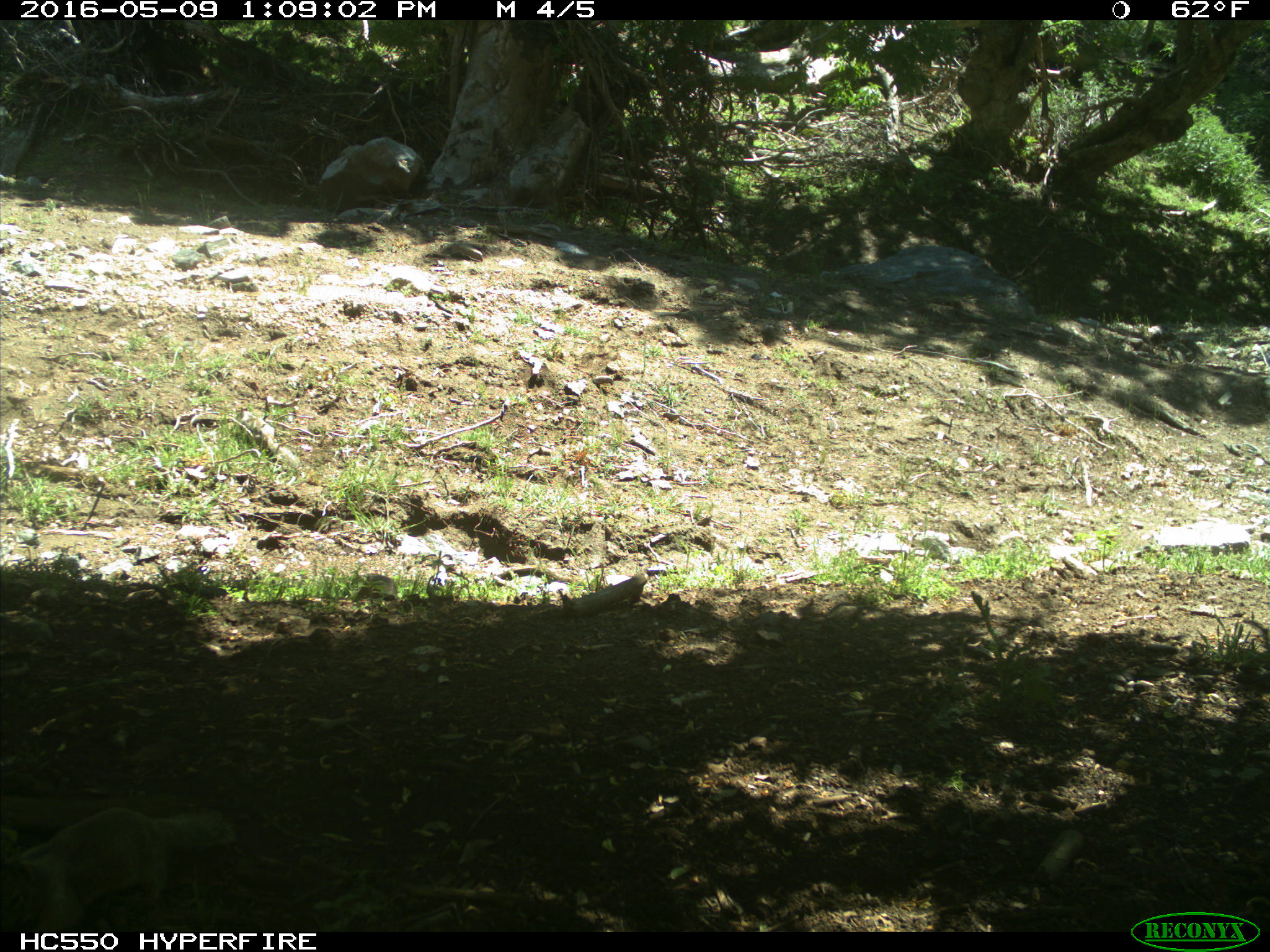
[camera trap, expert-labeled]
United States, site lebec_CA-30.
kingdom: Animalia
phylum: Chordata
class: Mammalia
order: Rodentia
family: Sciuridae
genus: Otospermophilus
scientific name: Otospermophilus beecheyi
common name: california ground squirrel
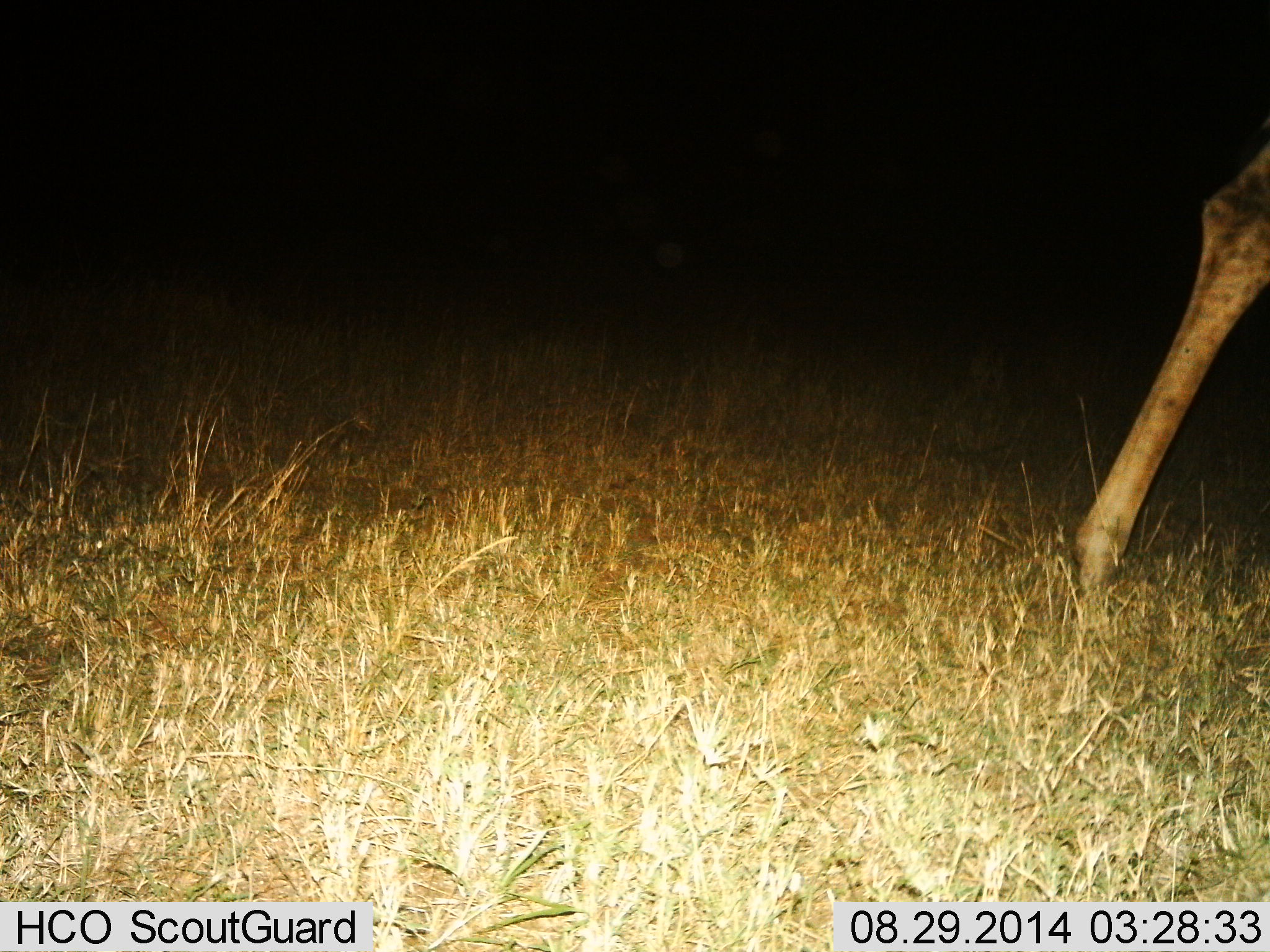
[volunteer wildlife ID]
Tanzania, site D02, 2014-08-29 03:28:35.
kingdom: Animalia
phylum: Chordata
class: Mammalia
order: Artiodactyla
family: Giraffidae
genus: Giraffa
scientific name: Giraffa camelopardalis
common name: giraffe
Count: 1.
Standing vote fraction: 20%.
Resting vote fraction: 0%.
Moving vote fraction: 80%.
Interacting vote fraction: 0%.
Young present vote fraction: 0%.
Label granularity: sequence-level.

------------------------------------------------------------------------

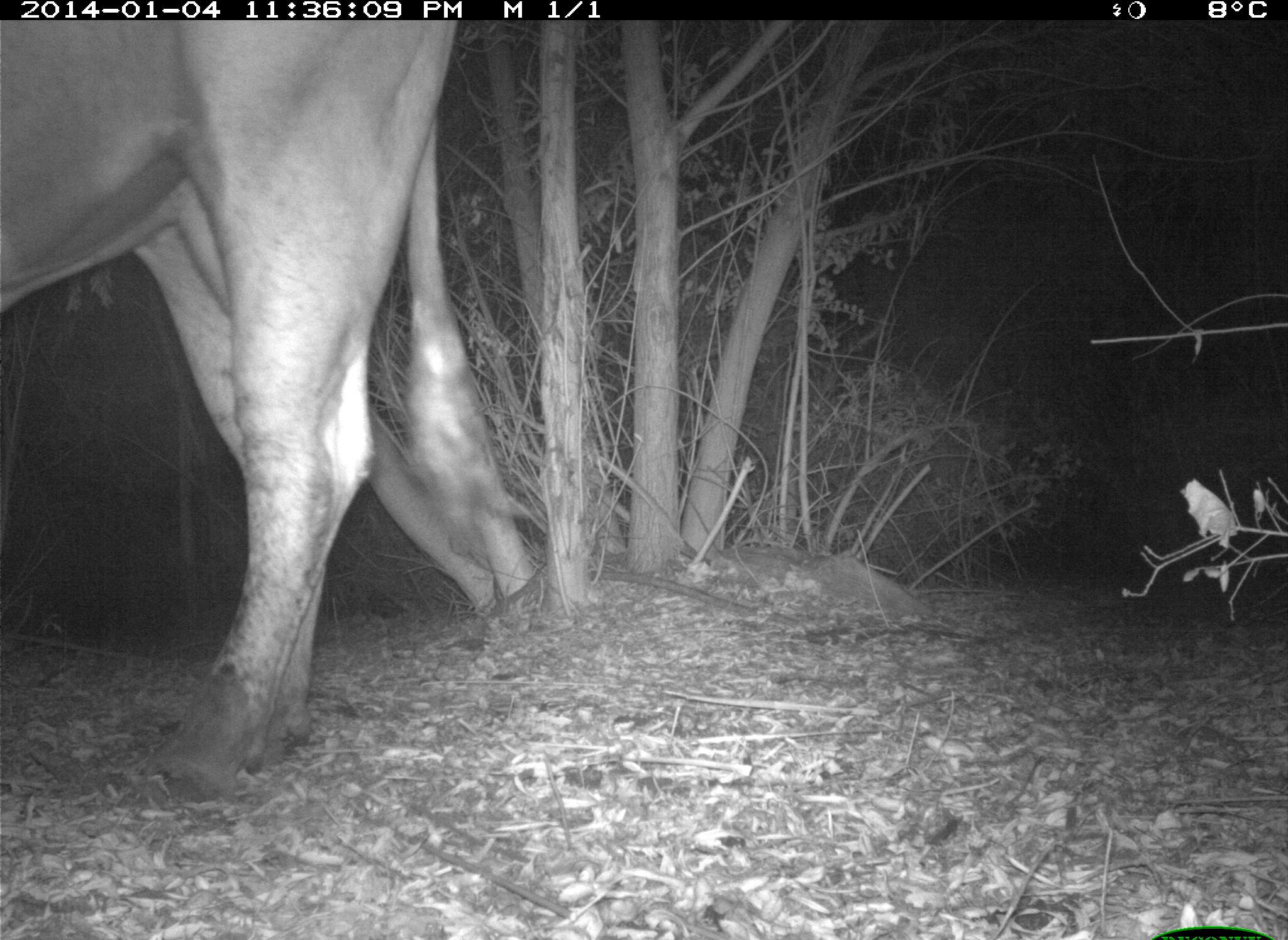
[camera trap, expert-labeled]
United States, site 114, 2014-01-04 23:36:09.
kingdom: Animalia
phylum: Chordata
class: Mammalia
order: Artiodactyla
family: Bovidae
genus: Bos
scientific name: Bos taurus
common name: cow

------------------------------------------------------------------------

# WHAT YOU ARE ASKED TO DO:
Between and including the line with "United States, site lebec_CA-30." and the line with "Label granularity: sequence-level.", repeat every line exactly as it appears above, with pictures left out.

# PROBLEM SOLUTION:
United States, site lebec_CA-30.
kingdom: Animalia
phylum: Chordata
class: Mammalia
order: Rodentia
family: Sciuridae
genus: Otospermophilus
scientific name: Otospermophilus beecheyi
common name: california ground squirrel
[volunteer wildlife ID]
Tanzania, site D02, 2014-08-29 03:28:35.
kingdom: Animalia
phylum: Chordata
class: Mammalia
order: Artiodactyla
family: Giraffidae
genus: Giraffa
scientific name: Giraffa camelopardalis
common name: giraffe
Count: 1.
Standing vote fraction: 20%.
Resting vote fraction: 0%.
Moving vote fraction: 80%.
Interacting vote fraction: 0%.
Young present vote fraction: 0%.
Label granularity: sequence-level.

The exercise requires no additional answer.